Forum Moderators: Robert Charlton & goodroi
Now, it then grew to 725 and stays there for couple of weeks but the problem is: another page is SERP #1 on site:mysite.com. The #1 page is by no means the most prominent and is not even linked to from anywhere but internal pages. The traffic from Google has been pretty stable (after a large drop in January)
This strikes me as unusual and possible sign of a trouble. So, checking with the collective wisdom of this community: has anyone seen something like that, is there a reason to worry about anything.
Thanks!
I can't really find any logic in putting another page ahead of the homepage which is why I posted thikning someone may have gone through this already.
Since 27th of march, site:mysite.com is show an another page that my home page and three days later another large drop and 80% loss of trafic from google.
So i think this problem is really a good clue for tell that there is a problem with our site.
Thank you, that was a direct answer to my question. It seemed rather unnatural that another page bit the homepage to #1 SERP on site:mysite.com query. Especially the page that does not have a single outside IBL to it.
@ soapystar:
www.google.com is #2 whereas www.google.com/finance is #1. There is really no clear way to tell if /finance is actually more popular because there are no links reported to it which I find pretty suspicious.
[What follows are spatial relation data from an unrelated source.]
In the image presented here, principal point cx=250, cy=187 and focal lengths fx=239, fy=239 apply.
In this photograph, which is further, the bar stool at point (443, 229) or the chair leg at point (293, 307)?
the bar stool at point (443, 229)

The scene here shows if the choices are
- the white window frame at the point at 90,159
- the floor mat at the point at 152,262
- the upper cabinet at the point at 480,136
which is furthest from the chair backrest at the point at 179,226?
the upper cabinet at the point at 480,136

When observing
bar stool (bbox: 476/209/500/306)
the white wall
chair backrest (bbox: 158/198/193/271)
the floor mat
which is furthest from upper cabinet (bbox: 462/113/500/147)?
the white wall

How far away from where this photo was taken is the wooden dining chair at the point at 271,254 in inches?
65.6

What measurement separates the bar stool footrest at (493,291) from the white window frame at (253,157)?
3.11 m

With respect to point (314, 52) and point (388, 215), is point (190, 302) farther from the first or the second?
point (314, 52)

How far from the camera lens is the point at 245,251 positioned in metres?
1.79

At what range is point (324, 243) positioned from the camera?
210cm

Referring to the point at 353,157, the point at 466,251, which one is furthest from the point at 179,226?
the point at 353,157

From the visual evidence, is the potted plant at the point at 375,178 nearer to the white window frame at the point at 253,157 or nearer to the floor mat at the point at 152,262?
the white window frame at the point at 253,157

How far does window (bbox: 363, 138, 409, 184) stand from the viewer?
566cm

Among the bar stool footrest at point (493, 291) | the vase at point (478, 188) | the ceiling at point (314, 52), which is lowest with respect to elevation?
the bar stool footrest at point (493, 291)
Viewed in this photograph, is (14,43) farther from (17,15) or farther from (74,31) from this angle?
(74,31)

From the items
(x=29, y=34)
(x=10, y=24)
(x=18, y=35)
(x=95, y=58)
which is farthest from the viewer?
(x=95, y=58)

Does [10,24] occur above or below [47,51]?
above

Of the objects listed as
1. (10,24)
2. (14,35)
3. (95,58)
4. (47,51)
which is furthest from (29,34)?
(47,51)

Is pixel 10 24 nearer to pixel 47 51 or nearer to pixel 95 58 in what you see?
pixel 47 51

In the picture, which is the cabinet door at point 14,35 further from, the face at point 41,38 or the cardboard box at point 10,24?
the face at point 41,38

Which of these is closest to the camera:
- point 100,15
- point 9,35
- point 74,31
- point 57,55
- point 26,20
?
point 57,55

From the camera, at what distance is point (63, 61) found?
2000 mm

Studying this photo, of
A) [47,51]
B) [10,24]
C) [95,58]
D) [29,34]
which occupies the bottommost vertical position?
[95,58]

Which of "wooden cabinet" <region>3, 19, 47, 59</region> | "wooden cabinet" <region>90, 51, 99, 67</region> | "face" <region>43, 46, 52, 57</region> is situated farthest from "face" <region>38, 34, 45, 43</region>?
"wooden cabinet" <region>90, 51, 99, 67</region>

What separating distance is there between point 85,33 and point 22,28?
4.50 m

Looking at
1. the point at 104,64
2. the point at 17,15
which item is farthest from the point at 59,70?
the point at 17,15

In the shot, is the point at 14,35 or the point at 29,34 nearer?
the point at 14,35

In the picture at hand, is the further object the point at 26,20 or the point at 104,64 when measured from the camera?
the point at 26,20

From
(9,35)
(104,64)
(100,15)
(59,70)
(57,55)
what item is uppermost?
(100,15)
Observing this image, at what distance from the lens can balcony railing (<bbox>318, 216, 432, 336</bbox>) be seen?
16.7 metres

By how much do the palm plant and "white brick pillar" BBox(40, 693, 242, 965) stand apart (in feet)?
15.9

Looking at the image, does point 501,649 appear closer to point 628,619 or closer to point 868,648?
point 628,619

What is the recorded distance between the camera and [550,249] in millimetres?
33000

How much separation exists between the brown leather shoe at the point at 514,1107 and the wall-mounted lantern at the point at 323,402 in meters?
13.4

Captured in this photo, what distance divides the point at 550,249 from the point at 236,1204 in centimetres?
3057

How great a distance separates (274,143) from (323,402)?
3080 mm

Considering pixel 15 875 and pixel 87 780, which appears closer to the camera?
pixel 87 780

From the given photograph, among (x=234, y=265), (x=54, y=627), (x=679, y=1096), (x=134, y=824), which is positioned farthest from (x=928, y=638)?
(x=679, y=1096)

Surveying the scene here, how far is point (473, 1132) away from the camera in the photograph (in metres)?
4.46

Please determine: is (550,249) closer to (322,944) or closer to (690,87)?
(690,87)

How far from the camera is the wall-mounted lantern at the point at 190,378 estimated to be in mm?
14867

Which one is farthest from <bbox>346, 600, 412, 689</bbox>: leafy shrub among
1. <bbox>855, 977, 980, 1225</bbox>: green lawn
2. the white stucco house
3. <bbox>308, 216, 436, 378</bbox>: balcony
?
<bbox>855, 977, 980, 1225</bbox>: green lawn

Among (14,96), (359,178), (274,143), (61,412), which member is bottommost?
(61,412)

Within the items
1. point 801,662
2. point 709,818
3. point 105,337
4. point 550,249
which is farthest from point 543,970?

There could be some non-search related reason that led Google to move /finance up a notch. I wonder what that is ;-)
No. exactly the same number the first time before and after the drop.
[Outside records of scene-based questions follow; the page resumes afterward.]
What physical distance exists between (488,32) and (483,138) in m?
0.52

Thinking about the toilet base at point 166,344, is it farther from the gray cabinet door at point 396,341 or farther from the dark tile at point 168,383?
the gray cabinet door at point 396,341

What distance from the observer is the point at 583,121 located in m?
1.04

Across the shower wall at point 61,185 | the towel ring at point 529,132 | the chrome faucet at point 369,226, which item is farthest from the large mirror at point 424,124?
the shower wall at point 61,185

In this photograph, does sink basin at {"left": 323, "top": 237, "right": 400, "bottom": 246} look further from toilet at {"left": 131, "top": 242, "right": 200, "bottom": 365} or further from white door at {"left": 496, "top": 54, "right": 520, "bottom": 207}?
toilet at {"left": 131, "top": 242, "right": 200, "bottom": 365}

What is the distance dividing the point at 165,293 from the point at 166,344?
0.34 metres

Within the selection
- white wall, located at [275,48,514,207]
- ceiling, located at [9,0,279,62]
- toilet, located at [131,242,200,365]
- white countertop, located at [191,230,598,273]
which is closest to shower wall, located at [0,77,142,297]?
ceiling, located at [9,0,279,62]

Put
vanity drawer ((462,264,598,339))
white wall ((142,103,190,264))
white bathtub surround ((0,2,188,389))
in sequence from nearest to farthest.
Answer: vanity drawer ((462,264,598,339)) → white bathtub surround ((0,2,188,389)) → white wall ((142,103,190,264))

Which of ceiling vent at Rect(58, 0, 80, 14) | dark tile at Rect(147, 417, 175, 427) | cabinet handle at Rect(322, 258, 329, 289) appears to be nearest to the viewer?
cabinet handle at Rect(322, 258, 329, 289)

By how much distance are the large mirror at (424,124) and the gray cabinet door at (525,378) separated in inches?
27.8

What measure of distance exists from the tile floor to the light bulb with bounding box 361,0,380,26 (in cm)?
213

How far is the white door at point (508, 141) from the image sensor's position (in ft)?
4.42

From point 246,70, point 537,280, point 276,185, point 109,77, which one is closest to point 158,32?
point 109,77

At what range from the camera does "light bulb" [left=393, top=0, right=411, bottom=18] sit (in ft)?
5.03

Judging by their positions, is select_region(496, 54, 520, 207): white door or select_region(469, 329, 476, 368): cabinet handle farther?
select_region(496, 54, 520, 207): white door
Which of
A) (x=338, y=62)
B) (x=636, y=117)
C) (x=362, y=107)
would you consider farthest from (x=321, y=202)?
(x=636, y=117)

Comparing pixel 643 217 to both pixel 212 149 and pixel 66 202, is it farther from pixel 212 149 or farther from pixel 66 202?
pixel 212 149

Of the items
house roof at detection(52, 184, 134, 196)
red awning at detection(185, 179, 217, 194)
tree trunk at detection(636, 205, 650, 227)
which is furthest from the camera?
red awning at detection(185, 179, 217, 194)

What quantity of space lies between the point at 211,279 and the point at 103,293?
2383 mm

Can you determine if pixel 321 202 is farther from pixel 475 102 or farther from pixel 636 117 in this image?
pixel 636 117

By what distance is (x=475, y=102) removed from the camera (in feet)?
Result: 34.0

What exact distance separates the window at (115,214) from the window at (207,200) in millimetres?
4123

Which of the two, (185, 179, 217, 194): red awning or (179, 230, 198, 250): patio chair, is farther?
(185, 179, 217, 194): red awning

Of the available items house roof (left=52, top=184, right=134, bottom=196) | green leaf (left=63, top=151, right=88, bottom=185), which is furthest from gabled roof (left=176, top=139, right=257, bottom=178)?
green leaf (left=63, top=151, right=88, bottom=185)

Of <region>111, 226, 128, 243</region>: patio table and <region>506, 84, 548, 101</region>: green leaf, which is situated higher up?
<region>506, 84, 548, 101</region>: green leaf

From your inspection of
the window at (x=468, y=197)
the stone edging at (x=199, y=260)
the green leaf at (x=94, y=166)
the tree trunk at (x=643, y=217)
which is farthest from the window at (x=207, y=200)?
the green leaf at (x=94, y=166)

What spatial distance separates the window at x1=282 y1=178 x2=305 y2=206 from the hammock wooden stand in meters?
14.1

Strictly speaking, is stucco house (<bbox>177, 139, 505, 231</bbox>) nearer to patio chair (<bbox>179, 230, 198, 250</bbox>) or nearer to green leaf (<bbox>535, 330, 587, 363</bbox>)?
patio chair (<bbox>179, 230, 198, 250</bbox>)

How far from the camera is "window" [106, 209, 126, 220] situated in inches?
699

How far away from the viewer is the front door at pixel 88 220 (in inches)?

More pages for the second time but it's part of natural growing of the site.
I think that we can't take the referencing of google.com as an example because it's google and if they have a 301 redirect problem or any other problems they wouldn't care...
site:youruniquedomain.com
Where does your site rank on search of:
youruniquedomain
(leave out the extension)
...is your actual site buried on pg.2-4 on those serps. This may be normal if your domain name is a generic competive word; however, not if you have a relatively unique domain name. I rank about 30 on a mydomain search with the 29 above me simply being listings of my site. There are ramblings about the problem on the thread below:
[webmasterworld.com...]
Indeed - or early stages.....
This site ordering error/phenomena I am pretty sure means the sites suffer from a problem or a penalty.....
Whether it is Canonical issues I still think likely... Matt posted on his blog on the original Big Daddy post:-
We’d like to get general quality feedback. For example, this data center lays the groundwork for better canonicalization, although most of that will follow down the road. But some improvements are already visible with site: searches. The site: operator now returns more intuitive results (this is actually live at all data centers now).
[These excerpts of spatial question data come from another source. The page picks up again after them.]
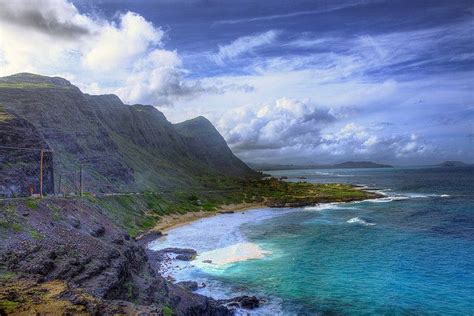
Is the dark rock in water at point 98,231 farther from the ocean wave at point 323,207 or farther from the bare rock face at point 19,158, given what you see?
the ocean wave at point 323,207

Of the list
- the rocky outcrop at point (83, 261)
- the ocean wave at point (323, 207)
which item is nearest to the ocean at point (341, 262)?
the rocky outcrop at point (83, 261)

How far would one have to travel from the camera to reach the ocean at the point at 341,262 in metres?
38.1

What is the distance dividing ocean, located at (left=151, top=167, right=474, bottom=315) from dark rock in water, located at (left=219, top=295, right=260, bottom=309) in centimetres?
90

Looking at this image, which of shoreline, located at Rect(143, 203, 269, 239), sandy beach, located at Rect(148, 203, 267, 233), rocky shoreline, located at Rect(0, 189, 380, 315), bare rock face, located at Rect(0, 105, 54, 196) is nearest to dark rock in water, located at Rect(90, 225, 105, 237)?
rocky shoreline, located at Rect(0, 189, 380, 315)

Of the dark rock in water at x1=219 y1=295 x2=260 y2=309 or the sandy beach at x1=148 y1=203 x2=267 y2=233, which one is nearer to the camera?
the dark rock in water at x1=219 y1=295 x2=260 y2=309

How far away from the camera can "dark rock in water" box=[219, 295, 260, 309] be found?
3622 cm

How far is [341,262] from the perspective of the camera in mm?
51969

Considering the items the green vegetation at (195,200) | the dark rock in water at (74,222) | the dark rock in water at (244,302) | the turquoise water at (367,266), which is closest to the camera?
the dark rock in water at (74,222)

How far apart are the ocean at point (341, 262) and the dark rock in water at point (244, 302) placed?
2.96ft

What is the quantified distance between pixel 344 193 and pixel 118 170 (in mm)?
89148

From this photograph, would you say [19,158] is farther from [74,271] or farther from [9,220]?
[74,271]

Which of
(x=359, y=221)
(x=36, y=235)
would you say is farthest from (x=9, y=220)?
(x=359, y=221)

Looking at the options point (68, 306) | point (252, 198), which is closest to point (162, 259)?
point (68, 306)

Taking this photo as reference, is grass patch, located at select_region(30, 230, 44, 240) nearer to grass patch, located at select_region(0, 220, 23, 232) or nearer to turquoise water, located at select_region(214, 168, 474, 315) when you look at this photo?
grass patch, located at select_region(0, 220, 23, 232)
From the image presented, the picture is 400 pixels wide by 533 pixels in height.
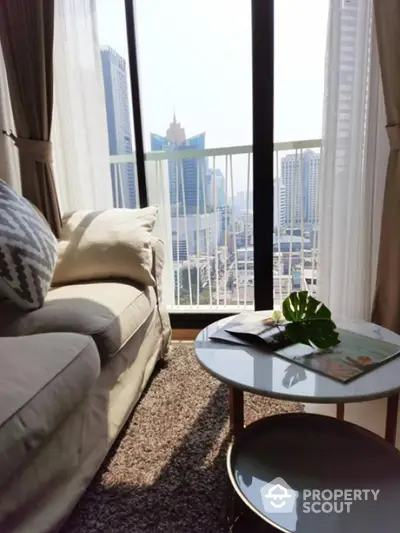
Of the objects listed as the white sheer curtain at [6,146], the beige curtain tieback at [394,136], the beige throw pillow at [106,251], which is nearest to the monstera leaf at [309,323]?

So intuitive site results are related to Canonicalization problems/errors/improvements?
It is not just the site ordering though - do things like check related:www.domain.com and you will probably see your domain last (check this against a error/penalty free site and it will be first)
Also as stated you will probably be outranked for searches like your unique company name or domain name.
With reference to Google Finance being number 1 in a site:google.com search - I believe that Google maybe helping the launch of Finance with a boost in rankings.
I would not be concerned about the order of the pages returned with a site: query -- especially not right now with all the juggling and jiggling going on. Many of the "signs" we've watched in the past are not as telling as they were, now that the new infrastructure is in play.
Of those signs the Page rank is the one which is totally unreliable at the moment - with different sites/pages recieving a PR update at different times. I dont know if site ordering (and therefore Canonical issues) will settle down until Page Rank is universally applied to all pages using the same ranking factors.
The site should have suffered from canonical issue because non-www was redirected to www version via 302 redirect by mistake. I tracked that down and it the time table looks like this: on Dec 16, 2005 the erroneous .htaccess was uploaded. On Jan 24, 2006 the massive page drop-out happened. Since then the traffic stayed on a pretty low but stable level. The problem was discovered and corrected on April 26. Since then the number of reported pages dropped even lower. Google traffic still was not affected.
Google does return the homepage on SERP #1 on related:mysite as well as just "mysite" as a keyword. Additionally, the site has just moved up(!) three positions, to #2 on a 20,800,000 results keyword. The one that it has been on the first page for (around SERP 6-7) for the last 3-4 years.
So, I'm totally confused. The number of pages indexed stuck on the lowest level ever yet the traffic did not go down after the dramatic initial fall-out. Neither did the fall-out negatively affect its position in SERPs on several important keywords I was tracking for years.
I guess, what I'm trying to find here is a way to get more pages indexed so some misc keywords also bring traffic, not only main ones, yet not damage the traffic from the original old set of the keywords.
Also, do you think it is possible that site:mysite.com is no longer returning reliable numbers, just like link:mysite.com never had?